■ **Texto fuente**
——————

LA ADMINISTRACIÓN Y EL ABUSO
EDITORIALES Tramitar ayudas a la dependencia, informarse sobre pensiones de viudedad o pedir un cambio de cita hospitalaria seguirá siendo, en muchos casos, un laberinto telefónico desesperante
E Lanteproyecto de la Ley de Atención a la Clientela, conocida también como la ‘ley de los tres minutos’, que son los que el Gobierno regulará para que las empresas públicas y privadas no tarden más de ese tiempo en atender telefónicamente a sus clientes y usuarios, tiene truco. El Ministerio de Consumo, que dirige Alberto Garzón, ha excluido a la Administración de esa obligación legal cuando entre en vigor. Solo los organismos públicos que presten servicios de interés general cuando medie una relación de consumo o crematística entre Administración y usuario –Correos o Renfe, por ejemplo– estarán obligados a cumplirlo. Otros organismos esenciales en la vida de los ciudadanos como la Agencia Tributaria, la Seguridad Social, los servicios de empleo del SEPE, o un hospital público, no estarán obligados ni a atender llamadas en tres minutos, ni a que responda una persona tras el teléfono, ni a dejar constancia de cualquier reclamación, ni por supuesto a asumirla. Por tanto, la Ley de Atención a la Clientela, pendiente de tramitación parlamentaria, nacerá coja, será insuficiente para el ciudadano, y muy demagógica.

——————

■ **Datos sin procesar**
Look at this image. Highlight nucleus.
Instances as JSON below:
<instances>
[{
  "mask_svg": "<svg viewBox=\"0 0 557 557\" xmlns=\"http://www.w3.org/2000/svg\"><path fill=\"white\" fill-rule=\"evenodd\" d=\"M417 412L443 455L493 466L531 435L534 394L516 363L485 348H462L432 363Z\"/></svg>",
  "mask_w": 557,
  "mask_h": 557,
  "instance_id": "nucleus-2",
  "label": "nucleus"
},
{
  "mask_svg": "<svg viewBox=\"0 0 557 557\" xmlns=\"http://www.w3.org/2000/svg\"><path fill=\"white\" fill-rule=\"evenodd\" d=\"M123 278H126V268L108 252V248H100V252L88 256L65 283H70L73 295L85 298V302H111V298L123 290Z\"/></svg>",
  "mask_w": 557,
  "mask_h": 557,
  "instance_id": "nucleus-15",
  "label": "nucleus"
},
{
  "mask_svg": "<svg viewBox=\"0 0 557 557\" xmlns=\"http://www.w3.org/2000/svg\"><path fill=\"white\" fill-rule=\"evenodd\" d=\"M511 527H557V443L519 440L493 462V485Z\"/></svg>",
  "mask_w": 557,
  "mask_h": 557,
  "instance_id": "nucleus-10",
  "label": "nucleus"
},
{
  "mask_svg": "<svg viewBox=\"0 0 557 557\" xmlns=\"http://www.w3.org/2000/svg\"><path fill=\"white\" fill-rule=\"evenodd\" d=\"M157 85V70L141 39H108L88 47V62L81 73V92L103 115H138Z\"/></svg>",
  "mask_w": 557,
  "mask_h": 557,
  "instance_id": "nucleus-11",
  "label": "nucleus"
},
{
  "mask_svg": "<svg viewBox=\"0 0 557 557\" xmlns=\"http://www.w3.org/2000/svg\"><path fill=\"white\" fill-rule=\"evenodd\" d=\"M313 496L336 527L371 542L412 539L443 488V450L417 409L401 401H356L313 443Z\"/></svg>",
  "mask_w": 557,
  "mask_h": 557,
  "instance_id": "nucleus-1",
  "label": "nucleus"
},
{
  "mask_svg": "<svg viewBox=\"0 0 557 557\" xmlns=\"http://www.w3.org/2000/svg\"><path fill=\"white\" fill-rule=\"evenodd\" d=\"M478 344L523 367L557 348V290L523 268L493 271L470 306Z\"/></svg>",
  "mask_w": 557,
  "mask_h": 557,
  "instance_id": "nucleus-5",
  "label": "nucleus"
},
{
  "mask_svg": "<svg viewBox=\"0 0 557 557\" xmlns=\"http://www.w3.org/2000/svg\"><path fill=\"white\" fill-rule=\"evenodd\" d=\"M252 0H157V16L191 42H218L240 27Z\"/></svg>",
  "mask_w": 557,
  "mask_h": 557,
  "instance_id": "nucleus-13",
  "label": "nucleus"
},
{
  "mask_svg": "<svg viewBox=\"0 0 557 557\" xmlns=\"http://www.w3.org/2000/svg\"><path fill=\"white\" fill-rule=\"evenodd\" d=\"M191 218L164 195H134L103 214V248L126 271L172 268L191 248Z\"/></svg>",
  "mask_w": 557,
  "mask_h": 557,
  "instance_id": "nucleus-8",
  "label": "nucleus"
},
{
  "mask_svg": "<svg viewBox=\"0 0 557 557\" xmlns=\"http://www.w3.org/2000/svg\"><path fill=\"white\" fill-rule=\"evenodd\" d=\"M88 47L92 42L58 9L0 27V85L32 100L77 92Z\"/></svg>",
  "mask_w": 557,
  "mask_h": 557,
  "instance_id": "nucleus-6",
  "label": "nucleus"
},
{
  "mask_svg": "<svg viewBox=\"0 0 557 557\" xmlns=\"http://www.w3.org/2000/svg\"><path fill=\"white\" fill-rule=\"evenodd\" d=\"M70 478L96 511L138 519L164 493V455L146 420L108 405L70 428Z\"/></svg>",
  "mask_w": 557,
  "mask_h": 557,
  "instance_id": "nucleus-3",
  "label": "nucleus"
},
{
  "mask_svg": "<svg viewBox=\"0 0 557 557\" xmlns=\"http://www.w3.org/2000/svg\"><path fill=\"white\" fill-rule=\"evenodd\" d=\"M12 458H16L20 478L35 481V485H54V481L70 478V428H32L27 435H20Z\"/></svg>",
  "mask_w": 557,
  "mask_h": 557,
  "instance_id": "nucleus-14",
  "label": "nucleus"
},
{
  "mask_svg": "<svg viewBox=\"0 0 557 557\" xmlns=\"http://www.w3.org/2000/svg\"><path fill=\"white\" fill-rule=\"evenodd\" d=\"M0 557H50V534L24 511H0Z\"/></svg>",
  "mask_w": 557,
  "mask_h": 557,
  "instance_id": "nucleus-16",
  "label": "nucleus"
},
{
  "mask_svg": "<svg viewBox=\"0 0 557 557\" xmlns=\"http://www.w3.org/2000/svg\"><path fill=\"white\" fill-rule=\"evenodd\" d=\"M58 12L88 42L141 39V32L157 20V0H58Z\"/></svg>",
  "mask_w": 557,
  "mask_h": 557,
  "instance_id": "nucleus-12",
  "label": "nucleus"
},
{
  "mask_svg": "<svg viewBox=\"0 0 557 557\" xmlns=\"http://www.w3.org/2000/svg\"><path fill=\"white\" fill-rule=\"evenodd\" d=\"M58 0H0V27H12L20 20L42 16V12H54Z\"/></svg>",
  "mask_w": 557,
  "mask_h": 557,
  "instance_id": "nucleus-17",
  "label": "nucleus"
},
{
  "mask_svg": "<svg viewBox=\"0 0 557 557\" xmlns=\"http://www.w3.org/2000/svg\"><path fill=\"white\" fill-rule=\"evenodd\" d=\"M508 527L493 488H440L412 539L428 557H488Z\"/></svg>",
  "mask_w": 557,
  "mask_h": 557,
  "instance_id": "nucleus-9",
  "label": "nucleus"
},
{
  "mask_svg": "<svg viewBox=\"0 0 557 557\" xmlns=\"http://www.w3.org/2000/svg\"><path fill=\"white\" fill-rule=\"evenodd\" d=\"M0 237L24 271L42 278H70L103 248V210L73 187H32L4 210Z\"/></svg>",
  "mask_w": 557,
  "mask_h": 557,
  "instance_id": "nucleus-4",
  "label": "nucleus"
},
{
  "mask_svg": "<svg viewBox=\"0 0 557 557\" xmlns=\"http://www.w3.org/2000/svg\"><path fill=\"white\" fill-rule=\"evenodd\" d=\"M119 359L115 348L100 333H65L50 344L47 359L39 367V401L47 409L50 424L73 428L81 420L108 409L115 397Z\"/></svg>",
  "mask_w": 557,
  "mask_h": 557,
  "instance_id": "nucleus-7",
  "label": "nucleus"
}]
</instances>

——————

■ **Qué hacer**
Según el editorial sobre la ley de los tres minutos, ¿qué ministerio ha excluido a la Administración de esa obligación legal?

■ **Tu respuesta**
El Ministerio de Consumo, que dirige Alberto Garzón.